## Problem to work on
Beginning at the line that contains "When looking at the point", transcribe the remaining lines of the listing exactly; include the final line and omit everything before.

(Stored records)
************

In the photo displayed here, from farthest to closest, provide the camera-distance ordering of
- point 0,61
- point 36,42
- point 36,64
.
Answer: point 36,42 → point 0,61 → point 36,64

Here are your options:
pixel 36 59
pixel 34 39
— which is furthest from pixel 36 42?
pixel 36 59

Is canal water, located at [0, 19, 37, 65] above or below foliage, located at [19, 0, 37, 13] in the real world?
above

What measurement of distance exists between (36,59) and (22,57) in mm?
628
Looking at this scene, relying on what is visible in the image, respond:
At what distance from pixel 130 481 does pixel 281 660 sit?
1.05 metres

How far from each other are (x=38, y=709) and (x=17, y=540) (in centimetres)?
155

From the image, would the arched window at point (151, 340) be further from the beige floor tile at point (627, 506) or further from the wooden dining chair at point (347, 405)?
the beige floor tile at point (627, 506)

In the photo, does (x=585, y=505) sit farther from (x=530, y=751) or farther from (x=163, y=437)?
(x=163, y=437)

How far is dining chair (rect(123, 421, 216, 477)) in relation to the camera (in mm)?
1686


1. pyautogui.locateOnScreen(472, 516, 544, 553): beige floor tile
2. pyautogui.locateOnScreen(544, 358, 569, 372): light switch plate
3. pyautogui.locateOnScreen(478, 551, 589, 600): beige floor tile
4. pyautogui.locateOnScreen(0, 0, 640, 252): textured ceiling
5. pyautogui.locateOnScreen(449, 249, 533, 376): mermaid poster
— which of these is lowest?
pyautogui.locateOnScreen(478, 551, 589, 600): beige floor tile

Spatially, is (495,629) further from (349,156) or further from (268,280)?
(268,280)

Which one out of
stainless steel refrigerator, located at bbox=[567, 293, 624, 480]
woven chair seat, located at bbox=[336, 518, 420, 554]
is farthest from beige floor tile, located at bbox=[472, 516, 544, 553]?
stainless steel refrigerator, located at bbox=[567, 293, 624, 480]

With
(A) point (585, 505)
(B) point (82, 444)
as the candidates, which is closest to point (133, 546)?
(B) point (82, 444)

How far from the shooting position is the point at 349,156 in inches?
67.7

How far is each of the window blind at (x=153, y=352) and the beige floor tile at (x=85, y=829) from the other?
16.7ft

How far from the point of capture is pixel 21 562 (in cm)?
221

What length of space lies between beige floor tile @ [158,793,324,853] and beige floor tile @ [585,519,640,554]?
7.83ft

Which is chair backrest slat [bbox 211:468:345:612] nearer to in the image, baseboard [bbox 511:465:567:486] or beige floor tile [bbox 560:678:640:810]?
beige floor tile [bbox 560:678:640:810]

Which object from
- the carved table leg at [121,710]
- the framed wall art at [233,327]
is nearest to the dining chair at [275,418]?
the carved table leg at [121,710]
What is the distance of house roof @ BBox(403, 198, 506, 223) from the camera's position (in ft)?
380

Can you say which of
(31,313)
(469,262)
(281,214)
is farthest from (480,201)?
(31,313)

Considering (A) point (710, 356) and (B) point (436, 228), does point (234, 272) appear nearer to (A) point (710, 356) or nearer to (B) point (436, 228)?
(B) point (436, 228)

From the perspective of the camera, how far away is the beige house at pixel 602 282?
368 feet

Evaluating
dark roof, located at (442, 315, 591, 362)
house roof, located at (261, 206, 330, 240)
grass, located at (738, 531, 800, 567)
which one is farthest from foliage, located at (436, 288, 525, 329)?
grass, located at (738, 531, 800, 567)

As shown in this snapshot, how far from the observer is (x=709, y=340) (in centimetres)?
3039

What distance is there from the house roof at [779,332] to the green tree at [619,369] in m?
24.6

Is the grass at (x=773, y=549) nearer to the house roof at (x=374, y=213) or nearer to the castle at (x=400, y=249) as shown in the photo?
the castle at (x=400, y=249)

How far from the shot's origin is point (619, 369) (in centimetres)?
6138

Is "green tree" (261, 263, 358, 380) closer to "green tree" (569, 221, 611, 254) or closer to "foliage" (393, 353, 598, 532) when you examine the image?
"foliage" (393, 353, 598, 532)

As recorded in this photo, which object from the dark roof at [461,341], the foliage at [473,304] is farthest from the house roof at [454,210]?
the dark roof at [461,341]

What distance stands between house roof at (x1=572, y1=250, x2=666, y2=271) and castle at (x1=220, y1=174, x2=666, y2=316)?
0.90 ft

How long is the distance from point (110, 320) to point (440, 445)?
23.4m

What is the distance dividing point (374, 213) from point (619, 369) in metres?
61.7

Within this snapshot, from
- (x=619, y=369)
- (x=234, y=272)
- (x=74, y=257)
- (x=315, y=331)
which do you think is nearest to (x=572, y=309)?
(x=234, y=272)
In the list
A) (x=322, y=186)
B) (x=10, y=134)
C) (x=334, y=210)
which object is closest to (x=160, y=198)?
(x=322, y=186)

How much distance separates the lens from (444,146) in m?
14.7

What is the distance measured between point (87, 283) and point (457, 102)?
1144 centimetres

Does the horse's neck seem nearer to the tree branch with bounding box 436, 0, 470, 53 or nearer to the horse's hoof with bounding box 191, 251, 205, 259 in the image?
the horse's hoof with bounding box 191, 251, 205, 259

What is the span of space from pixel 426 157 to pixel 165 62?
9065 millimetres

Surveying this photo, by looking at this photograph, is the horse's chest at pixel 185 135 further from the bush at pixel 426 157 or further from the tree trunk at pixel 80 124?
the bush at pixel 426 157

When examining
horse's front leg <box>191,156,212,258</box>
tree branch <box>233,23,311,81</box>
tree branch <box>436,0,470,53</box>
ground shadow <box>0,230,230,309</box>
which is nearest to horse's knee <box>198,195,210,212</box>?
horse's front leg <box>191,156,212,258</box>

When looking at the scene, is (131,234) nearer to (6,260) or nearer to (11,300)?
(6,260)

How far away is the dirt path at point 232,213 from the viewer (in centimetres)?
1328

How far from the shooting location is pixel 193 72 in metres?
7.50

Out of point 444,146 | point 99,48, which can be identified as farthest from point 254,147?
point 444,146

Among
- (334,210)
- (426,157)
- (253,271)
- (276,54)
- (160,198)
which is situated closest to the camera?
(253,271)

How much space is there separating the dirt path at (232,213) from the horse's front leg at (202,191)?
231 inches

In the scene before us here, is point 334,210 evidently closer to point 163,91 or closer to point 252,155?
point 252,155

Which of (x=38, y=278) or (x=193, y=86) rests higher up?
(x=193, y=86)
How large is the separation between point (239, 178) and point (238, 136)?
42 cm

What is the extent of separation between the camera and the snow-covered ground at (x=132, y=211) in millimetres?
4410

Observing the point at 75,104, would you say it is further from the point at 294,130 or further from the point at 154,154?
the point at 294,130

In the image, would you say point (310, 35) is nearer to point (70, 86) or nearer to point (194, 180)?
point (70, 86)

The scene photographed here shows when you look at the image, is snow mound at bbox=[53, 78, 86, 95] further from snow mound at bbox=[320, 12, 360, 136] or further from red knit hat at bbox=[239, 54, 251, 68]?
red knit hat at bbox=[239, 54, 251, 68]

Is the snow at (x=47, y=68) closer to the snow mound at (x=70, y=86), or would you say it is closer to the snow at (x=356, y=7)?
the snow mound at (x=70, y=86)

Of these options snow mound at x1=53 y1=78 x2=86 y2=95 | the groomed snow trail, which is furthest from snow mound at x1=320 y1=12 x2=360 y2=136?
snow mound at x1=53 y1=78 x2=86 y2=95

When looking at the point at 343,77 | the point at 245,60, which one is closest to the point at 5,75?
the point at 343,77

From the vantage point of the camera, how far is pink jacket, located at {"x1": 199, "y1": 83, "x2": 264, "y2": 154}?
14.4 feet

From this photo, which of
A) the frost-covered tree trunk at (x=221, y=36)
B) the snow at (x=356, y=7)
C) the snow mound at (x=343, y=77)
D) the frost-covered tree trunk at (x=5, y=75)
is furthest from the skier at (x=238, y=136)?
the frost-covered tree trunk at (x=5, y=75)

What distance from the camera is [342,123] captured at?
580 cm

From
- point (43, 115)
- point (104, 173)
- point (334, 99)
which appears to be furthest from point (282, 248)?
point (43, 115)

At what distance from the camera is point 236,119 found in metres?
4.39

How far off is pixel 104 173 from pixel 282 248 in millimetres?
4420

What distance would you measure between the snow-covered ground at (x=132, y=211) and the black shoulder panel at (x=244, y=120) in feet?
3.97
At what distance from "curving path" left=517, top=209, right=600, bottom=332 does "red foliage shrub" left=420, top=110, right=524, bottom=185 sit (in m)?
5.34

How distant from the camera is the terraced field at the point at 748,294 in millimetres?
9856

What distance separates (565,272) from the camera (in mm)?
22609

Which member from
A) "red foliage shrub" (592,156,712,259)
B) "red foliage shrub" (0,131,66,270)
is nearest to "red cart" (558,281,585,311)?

************

## Response for this exercise
When looking at the point at 343,77 | the point at 245,60, which one is closest to the point at 5,75?
the point at 343,77

From the vantage point of the camera, how far is pink jacket, located at {"x1": 199, "y1": 83, "x2": 264, "y2": 154}?
14.4 feet

From this photo, which of
A) the frost-covered tree trunk at (x=221, y=36)
B) the snow at (x=356, y=7)
C) the snow mound at (x=343, y=77)
D) the frost-covered tree trunk at (x=5, y=75)
is furthest from the skier at (x=238, y=136)?
the frost-covered tree trunk at (x=5, y=75)

What distance from the camera is [342,123] captured at?
580 cm

From
- point (43, 115)
- point (104, 173)
- point (334, 99)
which appears to be furthest from point (282, 248)?
point (43, 115)

At what distance from the camera is point 236,119 found in metres?
4.39

How far off is pixel 104 173 from pixel 282 248 in millimetres?
4420

What distance would you measure between the snow-covered ground at (x=132, y=211) and the black shoulder panel at (x=244, y=120) in feet?
3.97
At what distance from "curving path" left=517, top=209, right=600, bottom=332 does "red foliage shrub" left=420, top=110, right=524, bottom=185 sit (in m)?
5.34

How distant from the camera is the terraced field at the point at 748,294 in millimetres?
9856

What distance separates (565,272) from the camera (in mm)?
22609

Which member from
A) "red foliage shrub" (592,156,712,259)
B) "red foliage shrub" (0,131,66,270)
is nearest to "red cart" (558,281,585,311)?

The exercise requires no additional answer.